La otra obra de Rivera es Carnaval de Huejotzingo, hecha originalmente para decorar el Hotel Reforma de la ciudad de México, hacia 1936, después instalada en Bellas Artes y si no se trata de pintura mural, bien lo parece por su magnitud y la concordancia de las secciones que la integran.
 
 
No faltan los arquetipos del folclor mexicano: danzantes, trajes, sugerencias de lo urbano y lo campestre. Pero también el sentido crítico rigorista, con personajes como el poder militarista, el clerical, el capital, los jerarcas y caciques.
 
 
David Alfaro Siqueiros (1896-1974)
 
En el mural titulado La nueva democracia, firmado en 1945, Siqueiros plasmó su grandeza pictórica. Ahí está esa espléndida mujer representativa de la libertad y democracia, que surge como un volcán entre volcanes.
 
 
Por el gesto de su rostro, el que todavía lleva la señal de un esfuerzo tremendo, y los brazos extendidos, de los cuales penden aún cadenas y grilletes destruidos y que no doblegan las manos que portan una, la antorcha simbólica y, la otra, una llave.
 
 
El mural está completado por dos paneles laterales: a la izquierda el titulado Víctimas de la guerra; a la derecha el otro es conocido como Víctimas del fascismo. El otro mural, Monumento a Cuauhtémoc, puede clasificarse entre aquellos que han hecho real una historiografía pictórica a través de los más notables maestros.
 
 
Está dividido en dos partes: la primera es El Tormento; la segunda fue intitulada Cuauhtémoc redivivo.
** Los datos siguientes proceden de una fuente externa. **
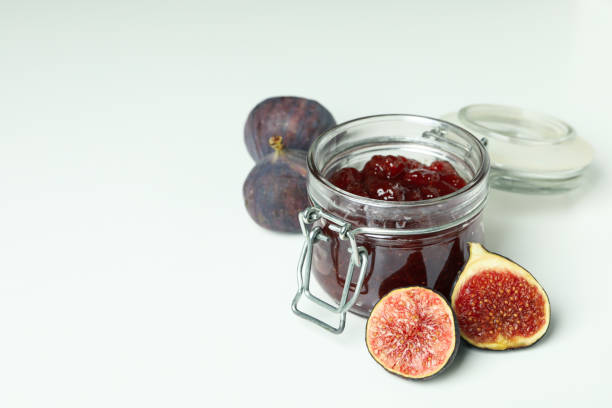 istock Jar with fig jam and ingredients on white background 1495058399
Las expresiones de los nobles nahuas: el emperador con el rostro afligido pero digno, junto al rey de Tlacopan, suplicante, en un gesto sobrecogedor, inundan el mural por el sufrimiento humano.
 
 
En el segundo, se ve al último emperador mexica airoso; porta una armadura como la de Hernán Cortés, pero lleva en la diestra una macana de guerrero azteca y su actitud evoca a los gladiadores prehispánicos. Esas dos pinturas fueron realizadas entre 1950 y 1951, a base de piroxilina sobre tela.
 
 
Rufino Tamayo (1899-1991)
 
Los dos murales elaborados por Tamayo se encuentran en el primer piso del Palacio, frontales uno del otro, en los extremos de las escaleras monumentales que conducen al Salón Nacional y a la Sala Manuel M. Ponce.
 
 
El de la derecha, al oriente del edificio, se llama Nacimiento de nuestra nacionalidad; el de la izquierda, al poniente, El México de hoy. Sin duda dos de las obras más representativas no sólo de Tamayo, sino del muralismo mexicano.
 
 
Ambas resumen la doctrina pictórica del artista en un contexto de historia y anhelos, de esfuerzos y realidades estéticas, los elementos que condujeron a un fenómeno artístico reconocido mundialmente.
 
 
En el Nacimiento de nuestra nacionalidad (1952), Tamayo ofrece su interpretación acerca de un hecho histórico innegable: el drama de la conquista y el consecuente mestizaje.
 
 
En cuanto a El México de hoy (1953), la misma expresión del color atrae la atención desde lejos, porque sugiere un pabellón nacional como si envolviera todo un compendio de elementos significativos de la modernidad deseable, para una sociedad dispuesta al desarrollo.
 
 
Jorge González Camarena (1908-1980)
 
El artista jalisciense firmó en 1963 su mural La humanidad se libera de la miseria, y está trabajado a base de acrílicos con tonos morados, naranjas, verdes, azules y grises, con los cuales consigue una luminosidad intensa en el núcleo de la obra.
 
 
Al mismo tiempo, su objetivo: un modo de dar oficio al colorido en consonancia con las formas, y ese efecto se produce justamente cuando se pasa la vista hacia el extremo izquierdo del mural, en donde no hay sino lobreguez, humillación y barbarie simbolizados por las imágenes de un hombre atado con burdos cordeles y una pétrea mujer de espaldas.
 
 
Contrasta con la figura señera de la obra, un hombre que había permanecido crucificado en rústicos maderos, de los cuales se yergue poderoso ante un nuevo horizonte, representado quizá en la imagen de una mujer plena de luz.
 
 
La contribución de González Camarena al muralismo mexicano y precisamente su presencia dentro del Palacio de Bellas Artes, sigue auxiliando la tarea del reencuentro de México en lo relativo con su propia naturaleza, la de sus recursos humanos en la acción pasada y presente.